Boromir nodded, but his heart felt lighter. He hoped someone on the Council understood his last words.


"Stand straight!" Faramir swayed a little to the left and the man struck him on the back.

"Ow!" Faramir cried out. "Please, my shoulder."

"When your brother arrives, you will not move. Do you understand me? You will sit very tall and straight in this chair and answer all his questions with a yea or a nay." He took Faramir's chin, tilting it so the boy was forced to look at him. "Do you understand?"

"Aye." Faramir sat before he fell.

"Ah! That is a good lad. Now remember. You feel fine. You took a stumble in Rath Dínen and hurt your shoulder. But you are fine. You want to visit your uncle, but you will miss your brother."


"Good." The man signaled to the guard. "Tell Lord Amandil that we are ready for him."

Faramir swayed a little in the chair again, but the man’s back was turned and he did not notice. The boy put his hand on the arm of the chair and closed his eyes. A tear slid down his face. He batted it away with his sleeve. He could not cry. They said they would kill Boromir if he cried. His head hurt terribly and his tongue clung to the top of his mouth. "May I have a glass of water?" he whispered.

The man whirled about, anger evident on his face, but Boromir stepped through the door at that exact moment.

He saw Faramir immediately and started to run towards him when a hand grabbed him, hard, and pulled him up short.

"You must remember. Your brother was hurt before we found him and must stay seated. You may approach him, but do not get too close. He had the fever and we would not want you to sicken also."

Boromir nodded his head and walked slowly towards Faramir noting the ugly wound on his brother's forehead and his arm in a white sling. "Little brother," he said. "I have missed you. Are you well? Are they taking good care of you?"

"Aye, Boromir, I am well." Faramir’s guard took a step forward and Faramir jerked.

"I have seen you look better, Faramir. That was a nasty fall, was it not?"

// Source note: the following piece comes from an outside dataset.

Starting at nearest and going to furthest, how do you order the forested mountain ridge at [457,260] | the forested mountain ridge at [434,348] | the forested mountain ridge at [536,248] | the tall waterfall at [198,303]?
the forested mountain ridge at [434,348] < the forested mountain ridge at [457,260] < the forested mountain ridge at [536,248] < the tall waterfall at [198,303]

"Aye," Faramir said, his eyes shifting towards the guard. He saw the knife behind the man's back and his breath hitched. "I want to go to Dol Amroth," he blurted out quickly, "to live with Uncle Adrahil."

"Of course, Faramir," Amandil broke in. "You will be leaving this afternoon."

"He looks too weak to leave so soon!" Boromir protested.

"We have arranged for a cart. He will sleep on the way and arrive refreshed and well in Belfalas."

"Faramir?" Boromir tried to read his brother's eyes, but they were too full of pain and fear for him to know what he was thinking. "I bid you farewell, my brother. I hope to see you soon. I will try to come for your birth celebration, if I may?"

"I would like that very much." Faramir's mouth began to quiver.

Boromir knew he must leave, else he would start crying, too, and then Amandil would carry out his threat and have Faramir killed. "I will leave you now. Give my regards to our uncle." He bowed, turned and left the room. Biting his inner cheek so hard it bled, he walked as fast as he could away from Amandil.

"Stop, young Boromir," the man said pleasantly. "You have done well. In fact, you have done so well that I have decided to allow you to return to your own quarters. There will, of course, be a guard on your door, but you may rest there and recover from your ordeal. When I need you, I will know where to find you."

Boromir ran out of the Great Hall and stood, retching miserably against the marble wall. A guard had followed him, pulled him from the wall and pushed him towards the Citadel. Boromir ran up the stairs to his own rooms, locked the door behind him, and fell to the floor, sobbing.